During more than three decades with the NYPD, my dad conducted more than five thousand hostage negotiations. When it came to his children, he was, obviously, a tough cookie—I never really got away with the typical bargaining teenagers do. The rules were the rules. The thing is, though, Dad was almost preternaturally calm. He rarely got ruffled. I chalk this up, of course, to his professional training.
But most of Dad’s approach—not only to his work but to us, his family—came from his Brooklyn upbringing. Dad was born in Carroll Gardens and grew up in Bensonhurst, two small family-oriented neighborhoods in New York City. He always had a sense of community. What’s more, his parents raised him to treat everyone with the same level of respect. Respect was a big thing in the Cambria household. As Dad worked his way up from being a beat cop in Sunset Park to a SWAT team leader, these early lessons really helped him. He could connect with anyone. He got down—or up—to their level and spoke to them without judgment.

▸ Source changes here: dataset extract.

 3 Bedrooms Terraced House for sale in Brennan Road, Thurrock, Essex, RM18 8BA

I think Dad was so tired of enforcing rules all day at work that at home, he just went along with whatever Mom said. He was also really easy to talk to. He had a saying he used at work and at home: “Always talk to me. Tell me what’s going on.” I was a good kid and didn’t get into as much trouble as my friends. I made sure to always tell Dad how good I was, too.

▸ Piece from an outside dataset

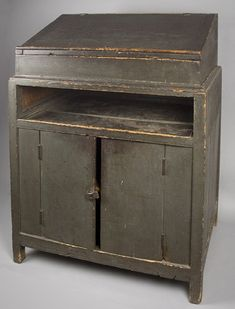 Colonial/Primitive/Furniture.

But though Dad was calm, there were some lines we weren’t to cross. I had a midnight curfew, which, by and large, I respected. But one night, a bunch of friends and I went to a nightclub out on Eighteenth Avenue in Bensonhurst. I meant to call my dad to tell him I was going to be late, but I guess I forgot. Eleven turned to midnight and midnight turned to one and I was having a great time on the dance floor. All of a sudden, the music stopped and the DJ came on: “Will Michelle Cambria please come to the DJ booth?” I remember thinking, That’s funny. I wonder if we’re related. The music started up again for a few minutes and then it stopped yet again and I saw Dad, in his stiff white lieutenant’s shirt, on one side of the dance floor, striding toward me. Everyone parted before him like he was Moses. He grabbed my arm and frog-marched me outside. Then he put me in the cop car, in the back, and we drove home. I didn’t talk to him for weeks.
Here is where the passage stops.